Al vanaf zijn eerste grote filmrol, die van een gangster in The Long
Good Friday (John MacKenzie, 1981), kleeft aan Hoskins die
merkwaardige mengeling van gewelddadige tederheid, om niet te zeggen:
innemend sadisme. Het logische vervolg was Hoskins' meest geprezen rol,
van de chauffeur en lijfwacht van een prachtige zwarte call girl in
Mona Lisa (Neil Jordan, 1986). De manier waarop hij naar haar
keek, met bewondering en misprijzen, maar vooral als geboren underdog,
bezorgde Hoskins de acteursprijs in Cannes en een Oscarnominatie, maar
vooral een toegangsbewijs voor Hollywood, ook al had Francis Coppola hem
al twee jaar eerder een kleine rol gegeven in The Cotton Club.

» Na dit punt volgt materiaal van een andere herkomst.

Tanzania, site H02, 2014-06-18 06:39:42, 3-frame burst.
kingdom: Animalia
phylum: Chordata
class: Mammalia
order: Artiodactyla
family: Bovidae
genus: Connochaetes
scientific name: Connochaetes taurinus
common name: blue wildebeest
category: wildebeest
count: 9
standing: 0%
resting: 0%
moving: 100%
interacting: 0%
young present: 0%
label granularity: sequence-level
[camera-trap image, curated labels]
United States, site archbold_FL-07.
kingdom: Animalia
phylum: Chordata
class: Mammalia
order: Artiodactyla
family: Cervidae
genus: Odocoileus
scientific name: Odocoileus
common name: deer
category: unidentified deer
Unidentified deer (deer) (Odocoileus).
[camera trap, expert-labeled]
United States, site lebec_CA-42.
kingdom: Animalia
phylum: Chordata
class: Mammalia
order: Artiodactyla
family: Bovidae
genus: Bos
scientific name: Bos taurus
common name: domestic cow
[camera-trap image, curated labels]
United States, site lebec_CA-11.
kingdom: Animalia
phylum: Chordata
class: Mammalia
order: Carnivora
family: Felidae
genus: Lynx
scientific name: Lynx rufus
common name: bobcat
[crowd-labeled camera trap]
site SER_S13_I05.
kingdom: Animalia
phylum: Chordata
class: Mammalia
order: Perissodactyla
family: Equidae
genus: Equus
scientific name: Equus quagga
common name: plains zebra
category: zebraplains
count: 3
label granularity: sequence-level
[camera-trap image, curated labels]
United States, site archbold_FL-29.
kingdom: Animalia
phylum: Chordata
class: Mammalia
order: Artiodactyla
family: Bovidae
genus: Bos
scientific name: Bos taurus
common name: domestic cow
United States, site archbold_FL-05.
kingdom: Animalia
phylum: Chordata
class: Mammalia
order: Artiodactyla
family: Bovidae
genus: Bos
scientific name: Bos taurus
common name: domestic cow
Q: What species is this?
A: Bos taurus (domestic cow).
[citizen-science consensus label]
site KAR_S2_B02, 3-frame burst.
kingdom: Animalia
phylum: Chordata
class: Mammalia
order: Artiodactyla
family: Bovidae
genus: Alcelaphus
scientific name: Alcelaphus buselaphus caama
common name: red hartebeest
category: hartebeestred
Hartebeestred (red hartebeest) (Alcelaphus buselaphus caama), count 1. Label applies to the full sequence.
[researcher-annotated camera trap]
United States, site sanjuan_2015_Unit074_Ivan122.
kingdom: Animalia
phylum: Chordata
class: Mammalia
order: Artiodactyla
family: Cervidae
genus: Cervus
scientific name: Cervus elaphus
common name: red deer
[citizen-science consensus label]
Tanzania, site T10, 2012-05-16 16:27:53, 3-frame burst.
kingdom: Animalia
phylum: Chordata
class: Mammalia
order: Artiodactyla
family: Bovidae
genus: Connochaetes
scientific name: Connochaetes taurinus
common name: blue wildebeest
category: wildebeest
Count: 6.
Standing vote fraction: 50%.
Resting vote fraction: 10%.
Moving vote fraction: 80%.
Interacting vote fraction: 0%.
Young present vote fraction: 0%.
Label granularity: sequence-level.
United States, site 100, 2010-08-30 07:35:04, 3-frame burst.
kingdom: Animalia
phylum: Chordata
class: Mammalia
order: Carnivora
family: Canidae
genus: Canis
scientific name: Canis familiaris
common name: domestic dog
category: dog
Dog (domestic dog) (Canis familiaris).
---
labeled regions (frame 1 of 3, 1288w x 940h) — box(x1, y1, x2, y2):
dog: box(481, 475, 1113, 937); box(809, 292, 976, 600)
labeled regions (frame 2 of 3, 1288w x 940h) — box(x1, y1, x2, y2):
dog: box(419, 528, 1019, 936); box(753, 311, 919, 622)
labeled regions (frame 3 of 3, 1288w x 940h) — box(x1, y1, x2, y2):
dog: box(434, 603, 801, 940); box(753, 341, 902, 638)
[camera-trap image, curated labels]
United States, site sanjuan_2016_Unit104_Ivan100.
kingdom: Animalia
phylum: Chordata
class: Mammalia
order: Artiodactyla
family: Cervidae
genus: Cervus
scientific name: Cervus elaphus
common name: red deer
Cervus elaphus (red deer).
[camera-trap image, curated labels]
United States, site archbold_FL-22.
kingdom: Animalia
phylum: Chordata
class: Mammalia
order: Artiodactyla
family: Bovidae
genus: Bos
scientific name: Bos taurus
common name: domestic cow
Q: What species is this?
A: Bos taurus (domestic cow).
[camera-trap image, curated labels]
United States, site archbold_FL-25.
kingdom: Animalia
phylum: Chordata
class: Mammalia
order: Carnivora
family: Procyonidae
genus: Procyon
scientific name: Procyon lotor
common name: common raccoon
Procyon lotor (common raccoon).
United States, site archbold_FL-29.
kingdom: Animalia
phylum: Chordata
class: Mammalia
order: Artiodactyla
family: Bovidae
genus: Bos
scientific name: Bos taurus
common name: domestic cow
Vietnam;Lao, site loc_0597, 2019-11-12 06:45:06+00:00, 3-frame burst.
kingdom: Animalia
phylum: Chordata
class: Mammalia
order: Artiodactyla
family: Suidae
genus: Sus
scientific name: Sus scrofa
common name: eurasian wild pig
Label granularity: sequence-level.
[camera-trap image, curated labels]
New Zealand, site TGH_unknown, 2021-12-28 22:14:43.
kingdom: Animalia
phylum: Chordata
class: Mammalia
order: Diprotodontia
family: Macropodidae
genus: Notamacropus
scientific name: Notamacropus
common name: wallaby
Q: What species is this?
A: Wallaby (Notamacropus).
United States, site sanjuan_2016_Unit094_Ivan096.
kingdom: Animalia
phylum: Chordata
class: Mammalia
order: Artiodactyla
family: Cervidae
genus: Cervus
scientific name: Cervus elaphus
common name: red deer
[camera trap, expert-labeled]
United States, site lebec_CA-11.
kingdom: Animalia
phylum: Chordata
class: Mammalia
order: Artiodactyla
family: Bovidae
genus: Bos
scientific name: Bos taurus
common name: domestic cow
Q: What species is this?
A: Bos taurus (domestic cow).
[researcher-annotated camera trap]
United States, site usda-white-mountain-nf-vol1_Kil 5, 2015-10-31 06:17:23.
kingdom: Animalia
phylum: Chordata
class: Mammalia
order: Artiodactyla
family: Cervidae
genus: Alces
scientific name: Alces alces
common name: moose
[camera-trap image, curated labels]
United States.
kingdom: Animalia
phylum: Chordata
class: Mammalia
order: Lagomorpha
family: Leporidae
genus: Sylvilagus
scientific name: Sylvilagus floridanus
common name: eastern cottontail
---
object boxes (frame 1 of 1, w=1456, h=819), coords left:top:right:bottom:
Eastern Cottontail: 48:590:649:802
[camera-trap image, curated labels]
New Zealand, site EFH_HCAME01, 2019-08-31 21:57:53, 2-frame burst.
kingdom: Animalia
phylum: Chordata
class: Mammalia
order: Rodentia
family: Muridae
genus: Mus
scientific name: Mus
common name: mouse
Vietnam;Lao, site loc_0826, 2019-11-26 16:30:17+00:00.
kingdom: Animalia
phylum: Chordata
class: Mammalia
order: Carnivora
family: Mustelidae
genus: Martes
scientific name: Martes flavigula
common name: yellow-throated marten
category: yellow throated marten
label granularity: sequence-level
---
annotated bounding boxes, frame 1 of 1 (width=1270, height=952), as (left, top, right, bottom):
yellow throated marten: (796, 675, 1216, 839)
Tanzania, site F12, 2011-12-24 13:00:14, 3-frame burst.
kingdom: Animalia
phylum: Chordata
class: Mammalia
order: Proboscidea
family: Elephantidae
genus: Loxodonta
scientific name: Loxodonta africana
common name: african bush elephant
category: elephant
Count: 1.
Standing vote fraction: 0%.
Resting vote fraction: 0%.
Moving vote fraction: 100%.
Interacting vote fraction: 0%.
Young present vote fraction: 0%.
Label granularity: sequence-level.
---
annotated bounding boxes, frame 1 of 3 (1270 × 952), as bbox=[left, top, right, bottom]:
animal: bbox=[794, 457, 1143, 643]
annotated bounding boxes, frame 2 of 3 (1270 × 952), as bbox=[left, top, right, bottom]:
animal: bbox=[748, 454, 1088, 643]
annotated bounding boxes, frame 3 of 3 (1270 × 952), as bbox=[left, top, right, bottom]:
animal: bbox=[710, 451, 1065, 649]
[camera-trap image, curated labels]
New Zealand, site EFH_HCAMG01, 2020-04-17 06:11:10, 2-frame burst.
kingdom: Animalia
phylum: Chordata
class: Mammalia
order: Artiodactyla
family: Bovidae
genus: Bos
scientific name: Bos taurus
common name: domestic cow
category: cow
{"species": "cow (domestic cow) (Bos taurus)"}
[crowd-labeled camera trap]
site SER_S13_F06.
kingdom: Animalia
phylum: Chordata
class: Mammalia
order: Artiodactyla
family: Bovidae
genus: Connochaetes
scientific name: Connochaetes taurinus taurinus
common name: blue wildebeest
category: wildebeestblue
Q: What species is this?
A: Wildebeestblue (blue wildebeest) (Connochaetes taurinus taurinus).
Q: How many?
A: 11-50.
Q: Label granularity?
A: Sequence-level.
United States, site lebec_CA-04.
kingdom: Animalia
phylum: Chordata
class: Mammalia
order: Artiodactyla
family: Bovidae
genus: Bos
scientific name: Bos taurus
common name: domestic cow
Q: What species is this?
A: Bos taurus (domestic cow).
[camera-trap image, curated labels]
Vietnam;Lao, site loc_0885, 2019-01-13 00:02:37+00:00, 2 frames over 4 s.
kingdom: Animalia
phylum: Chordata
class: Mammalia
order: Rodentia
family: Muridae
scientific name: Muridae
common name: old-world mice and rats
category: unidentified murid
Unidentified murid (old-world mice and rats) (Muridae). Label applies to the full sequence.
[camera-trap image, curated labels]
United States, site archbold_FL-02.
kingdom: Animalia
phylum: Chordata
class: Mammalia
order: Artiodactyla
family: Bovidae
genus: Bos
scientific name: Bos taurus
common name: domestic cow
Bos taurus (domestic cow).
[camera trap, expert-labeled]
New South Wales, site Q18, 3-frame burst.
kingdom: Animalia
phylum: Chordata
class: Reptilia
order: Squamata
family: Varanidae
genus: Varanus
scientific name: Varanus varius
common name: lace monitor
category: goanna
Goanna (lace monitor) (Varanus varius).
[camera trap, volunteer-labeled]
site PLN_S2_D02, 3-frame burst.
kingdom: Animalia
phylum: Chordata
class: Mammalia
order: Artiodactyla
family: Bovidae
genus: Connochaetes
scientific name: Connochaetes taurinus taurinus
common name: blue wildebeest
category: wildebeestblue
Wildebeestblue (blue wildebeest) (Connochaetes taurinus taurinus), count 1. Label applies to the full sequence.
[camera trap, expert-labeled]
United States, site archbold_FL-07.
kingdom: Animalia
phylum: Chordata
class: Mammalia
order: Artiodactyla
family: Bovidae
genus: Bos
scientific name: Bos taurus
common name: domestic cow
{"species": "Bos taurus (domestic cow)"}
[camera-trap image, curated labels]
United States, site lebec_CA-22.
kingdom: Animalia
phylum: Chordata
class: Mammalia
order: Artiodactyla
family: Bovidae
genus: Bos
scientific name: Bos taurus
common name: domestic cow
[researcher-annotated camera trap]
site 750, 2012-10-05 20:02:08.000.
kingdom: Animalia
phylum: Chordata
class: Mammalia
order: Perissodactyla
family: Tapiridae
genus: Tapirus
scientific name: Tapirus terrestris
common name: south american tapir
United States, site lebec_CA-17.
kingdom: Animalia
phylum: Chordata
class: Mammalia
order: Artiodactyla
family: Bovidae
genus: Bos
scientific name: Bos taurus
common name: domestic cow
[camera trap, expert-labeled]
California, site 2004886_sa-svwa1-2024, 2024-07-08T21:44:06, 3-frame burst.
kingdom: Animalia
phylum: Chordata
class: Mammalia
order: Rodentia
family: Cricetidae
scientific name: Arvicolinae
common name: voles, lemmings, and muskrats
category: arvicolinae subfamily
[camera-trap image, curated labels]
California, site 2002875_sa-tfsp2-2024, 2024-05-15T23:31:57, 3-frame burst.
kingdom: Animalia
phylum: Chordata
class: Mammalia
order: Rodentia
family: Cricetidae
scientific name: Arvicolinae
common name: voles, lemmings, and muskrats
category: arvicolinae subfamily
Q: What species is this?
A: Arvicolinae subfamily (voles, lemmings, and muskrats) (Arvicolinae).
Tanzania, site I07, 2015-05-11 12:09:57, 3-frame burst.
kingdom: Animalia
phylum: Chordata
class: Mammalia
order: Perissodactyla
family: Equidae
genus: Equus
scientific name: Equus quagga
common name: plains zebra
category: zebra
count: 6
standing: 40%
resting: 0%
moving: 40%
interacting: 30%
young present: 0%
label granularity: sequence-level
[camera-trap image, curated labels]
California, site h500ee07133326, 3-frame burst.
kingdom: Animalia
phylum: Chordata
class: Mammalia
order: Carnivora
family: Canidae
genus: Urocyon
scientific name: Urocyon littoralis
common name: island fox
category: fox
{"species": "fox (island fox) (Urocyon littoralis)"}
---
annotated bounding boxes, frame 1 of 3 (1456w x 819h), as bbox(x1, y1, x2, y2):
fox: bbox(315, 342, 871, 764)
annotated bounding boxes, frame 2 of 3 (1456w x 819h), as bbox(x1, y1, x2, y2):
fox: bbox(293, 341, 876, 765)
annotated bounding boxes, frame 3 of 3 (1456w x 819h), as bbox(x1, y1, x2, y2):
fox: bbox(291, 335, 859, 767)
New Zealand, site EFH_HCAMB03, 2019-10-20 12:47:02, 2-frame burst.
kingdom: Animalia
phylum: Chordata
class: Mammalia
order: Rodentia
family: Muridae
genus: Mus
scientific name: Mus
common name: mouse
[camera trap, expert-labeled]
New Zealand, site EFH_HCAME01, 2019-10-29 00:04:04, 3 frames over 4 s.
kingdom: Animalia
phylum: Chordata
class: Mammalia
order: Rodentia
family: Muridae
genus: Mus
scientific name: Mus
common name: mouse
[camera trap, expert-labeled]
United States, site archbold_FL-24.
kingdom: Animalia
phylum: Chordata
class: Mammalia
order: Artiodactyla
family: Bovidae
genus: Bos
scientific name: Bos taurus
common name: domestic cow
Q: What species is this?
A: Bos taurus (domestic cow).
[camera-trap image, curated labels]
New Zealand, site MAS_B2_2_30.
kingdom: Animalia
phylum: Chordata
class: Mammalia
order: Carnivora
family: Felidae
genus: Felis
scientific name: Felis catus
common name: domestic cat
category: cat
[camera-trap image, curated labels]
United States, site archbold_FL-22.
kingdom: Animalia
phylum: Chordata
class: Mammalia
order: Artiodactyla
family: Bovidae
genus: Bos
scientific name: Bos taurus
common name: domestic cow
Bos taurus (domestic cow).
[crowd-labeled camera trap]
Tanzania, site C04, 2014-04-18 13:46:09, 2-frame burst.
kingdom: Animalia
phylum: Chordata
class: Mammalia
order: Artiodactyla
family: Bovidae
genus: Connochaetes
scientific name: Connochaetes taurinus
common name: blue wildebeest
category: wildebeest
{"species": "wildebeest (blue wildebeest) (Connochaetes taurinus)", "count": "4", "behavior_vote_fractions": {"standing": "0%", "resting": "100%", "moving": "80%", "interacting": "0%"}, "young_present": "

Als privé-detective Eddie Valiant maakte Hoskins in een piepklein
geanimeerd autootje tekenfilmpersonage Jessica Rabbit het hof in Who
Framed Roger Rabbit? (Robert Zemeckis, 1988) en hij was een
loodgieter in de live-actionfilm gebaseerd op het Nintendospelletje
Super Mario Bros. (1993). Producent Steven Spielberg maakte een
bebrilde piraat van Hoskins in Hook (1991), maar hij speelde ook
historische schurken die eerder vertederen dan angst inboezemen: FBI-
chef Edgar J. Hoover in Nixon (Oliver Stone, 1995) en Benito
Mussolini in de tv-serie The Rise and Fall of il Duce (1985). Net
als collega Caine doet Hoskins veel rollen om de rekeningen te betalen,
maar je zult hem zelden zien schmieren. Vóór zijn
filmdebuut in The National Health (1973) en zijn eerste
internationale roem door de hoofdrol in Dennis Potters televisieserie
Pennies from Heaven was Hoskins al een vooraanstaand
theateracteur bij The Royal Shakespeare Company en The National Theatre.
Zou er een beeldregistratie bestaan van zijn vertolking van Richard III
als jeune premier? Het zou Hoskins' latere verkenningen van de
ambivalentie van het Kwaad wel eens in een verrassend licht kunnen
plaatsen.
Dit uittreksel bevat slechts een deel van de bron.